* [Activity]
Output only the lines below from the one holding "Sparrow IPhone 6s Plus Case by Rona Black" down to the one holding "Adopt A Pet :: BOUNCY - Parsons, TN", both end lines included and every picture dropped.

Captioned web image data
== == ==

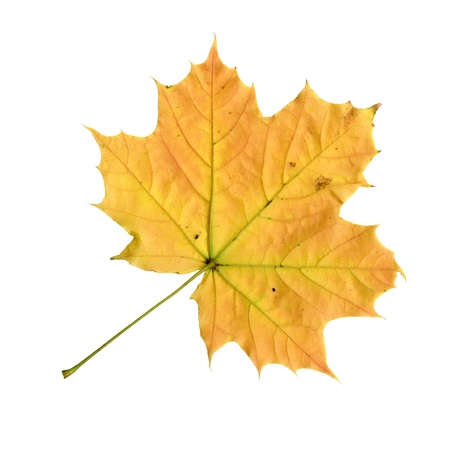 Undersurface of a maple leaf in autumn, Acer platanoides, isolated photo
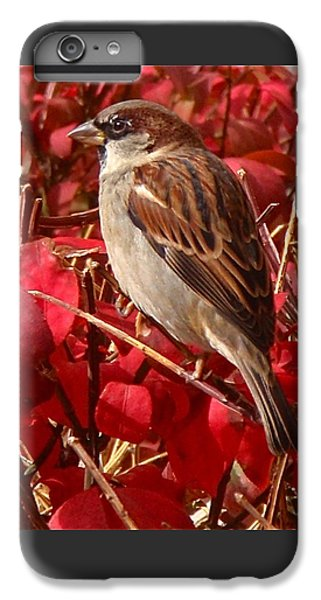Sparrow IPhone 6s Plus Case by Rona Black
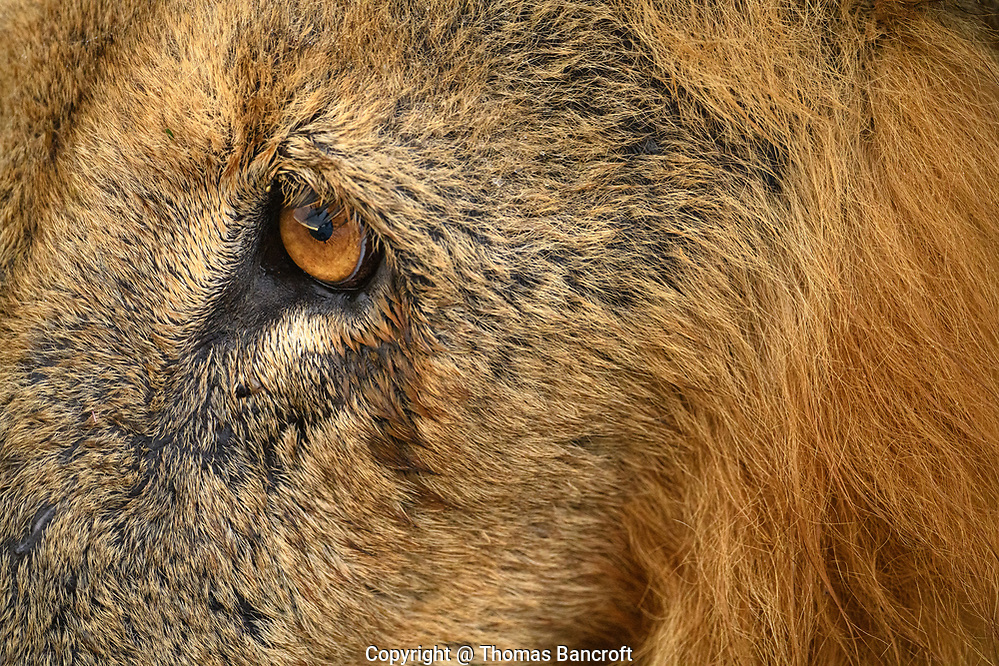 The orange iris of this male African lion blends nicely with the fur on his face. (Thomas Bancroft)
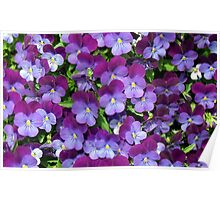 Miniature pansies Poster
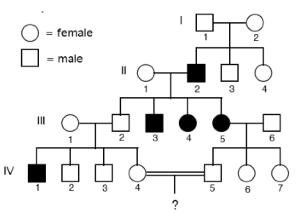 Understanding Pedigrees: Grade 9 Genetics for IGCSE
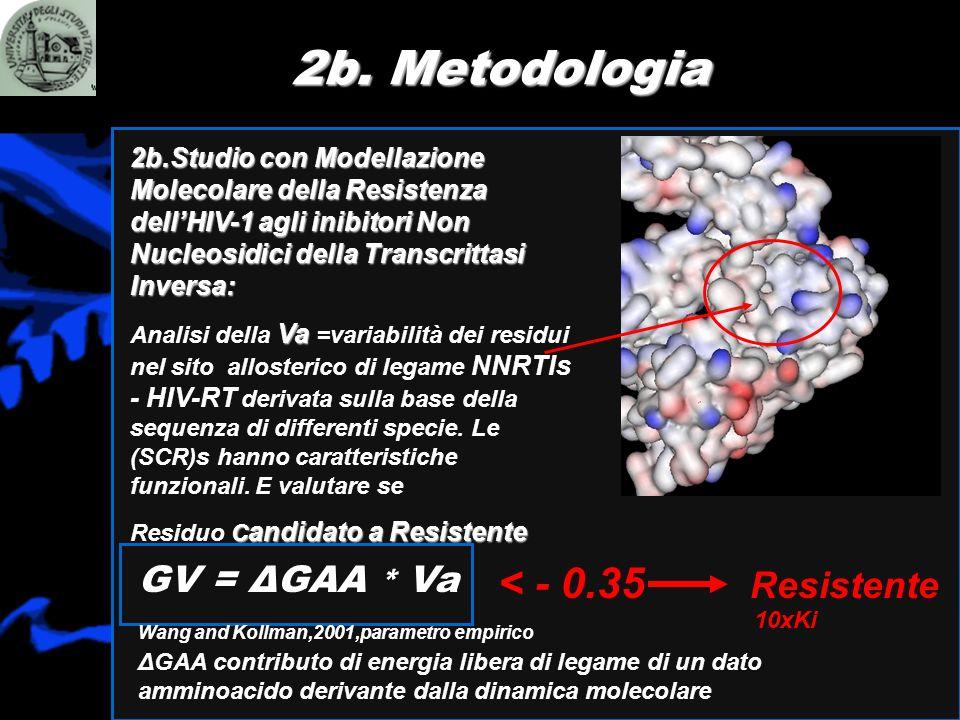 2b. Metodologia 2b.Studio con Modellazione Molecolare della Resistenza dellHIV-1 agli inibitori Non Nucleosidici della Transcrittasi Inversa: Va Anali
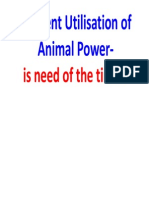 Efficient Utilisation of Animal Power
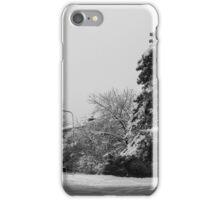 Snowy pine in Borås iPhone Case/Skin
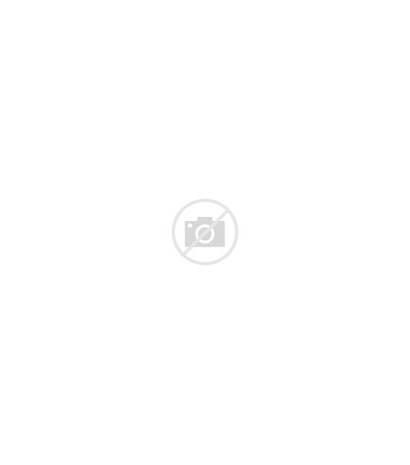 Human Symbol Relationship Association Solidarity Abstrakt Umano
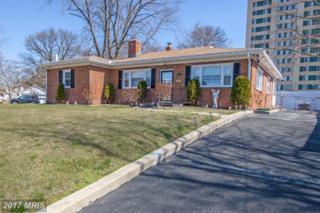 117 Marlyn Avenue N, Baltimore, MD 21221 (#BC9879721) :: LoCoMusings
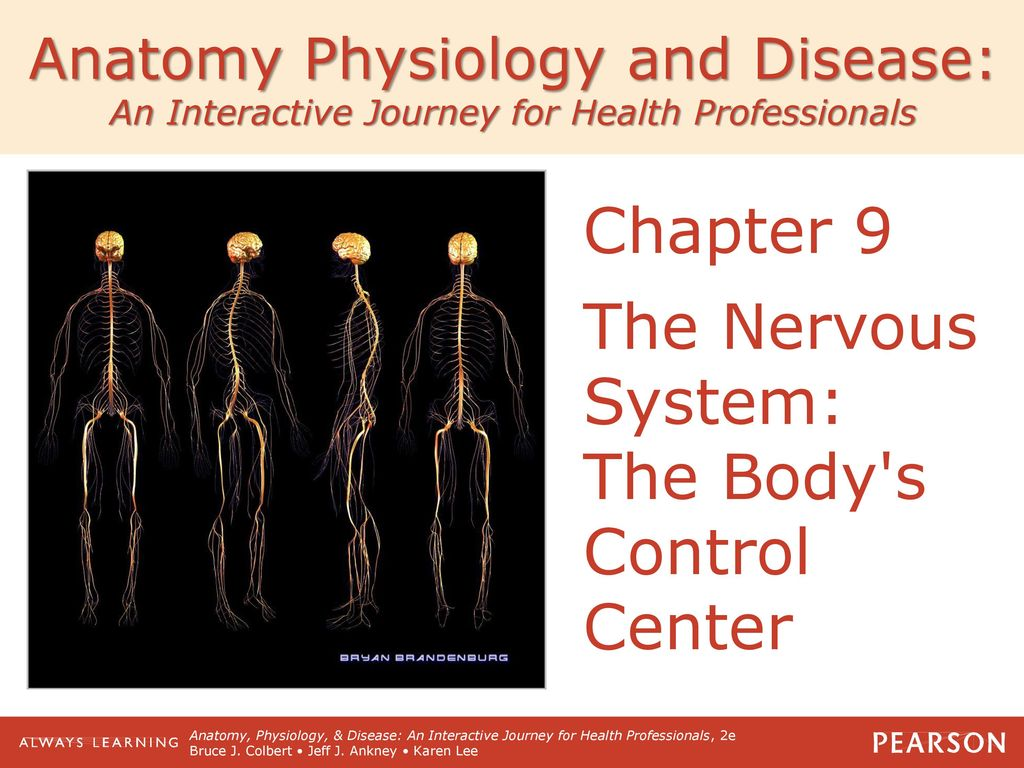 Beste Anatomy And Physiology Chapter 9 Nervous System Bilder ...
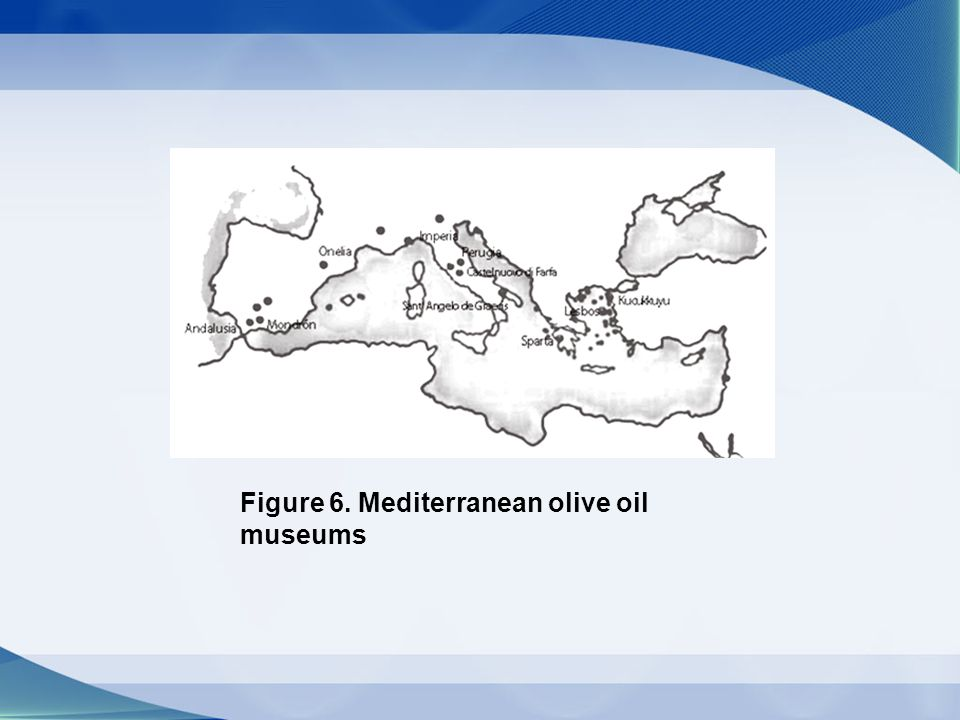 Figure 6. Mediterranean olive oil museums
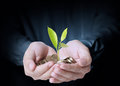 Holding plant sprouting from a handful of coins businessman Stock Photos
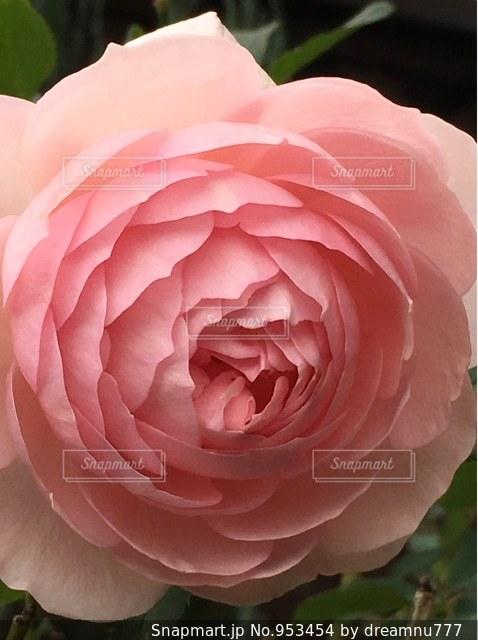綺麗なバラの写真・画像素材[953454]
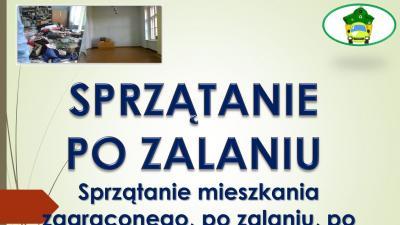 Sprzątanie specjalistyczne, cennik, tel. 504-746-203 Wrocław, usługi.Sprzątanie i po awarii hydraulicznej, kanalizacji czy pęknięciu rury. Dezynfekcja pomieszczenia po szambie, fekaliach. Sprzątanie po bezdomnych, zbieraczach.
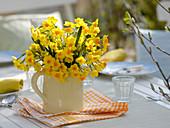 Narcissus 'Soleil d'Or' (Tazett - Narzissen) im Krug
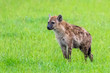 canvas print picture - Spotted hyena (Crocuta crocuta) is the largest hyena species found in Africa, south of the Sahara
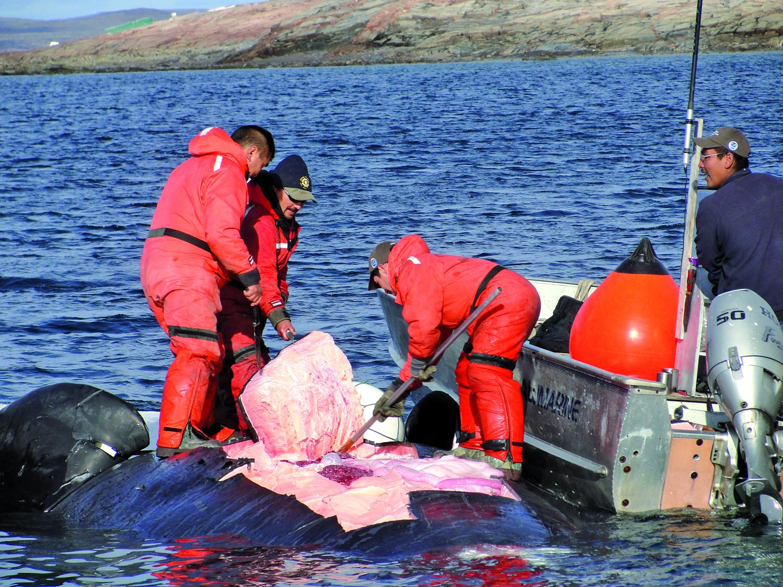Polowanie na wieloryba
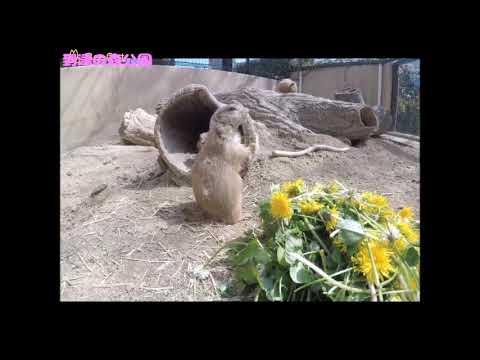 どうぶつにお花のプレゼント~プレーリードッグ編~★到津の森公園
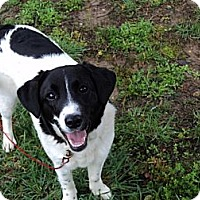 Adopt A Pet :: BOUNCY - Parsons, TN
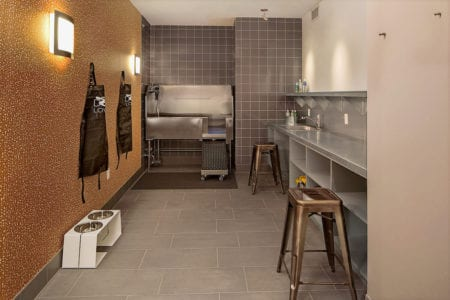 mosso pet friendly apartment pet spa in soma san francisco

== == ==

* [Result for this task]
Sparrow IPhone 6s Plus Case by Rona Black
 The orange iris of this male African lion blends nicely with the fur on his face. (Thomas Bancroft)
 Miniature pansies Poster
 Understanding Pedigrees: Grade 9 Genetics for IGCSE
 2b. Metodologia 2b.Studio con Modellazione Molecolare della Resistenza dellHIV-1 agli inibitori Non Nucleosidici della Transcrittasi Inversa: Va Anali
 Efficient Utilisation of Animal Power
 Snowy pine in Borås iPhone Case/Skin
 Human Symbol Relationship Association Solidarity Abstrakt Umano
 117 Marlyn Avenue N, Baltimore, MD 21221 (#BC9879721) :: LoCoMusings
 Beste Anatomy And Physiology Chapter 9 Nervous System Bilder ...
 Figure 6. Mediterranean olive oil museums
 Holding plant sprouting from a handful of coins businessman Stock Photos
綺麗なバラの写真・画像素材[953454]
 Sprzątanie specjalistyczne, cennik, tel. 504-746-203 Wrocław, usługi.Sprzątanie i po awarii hydraulicznej, kanalizacji czy pęknięciu rury. Dezynfekcja pomieszczenia po szambie, fekaliach. Sprzątanie po bezdomnych, zbieraczach.
 Narcissus 'Soleil d'Or' (Tazett - Narzissen) im Krug
 canvas print picture - Spotted hyena (Crocuta crocuta) is the largest hyena species found in Africa, south of the Sahara
Polowanie na wieloryba
 どうぶつにお花のプレゼント~プレーリードッグ編~★到津の森公園
 Adopt A Pet :: BOUNCY - Parsons, TN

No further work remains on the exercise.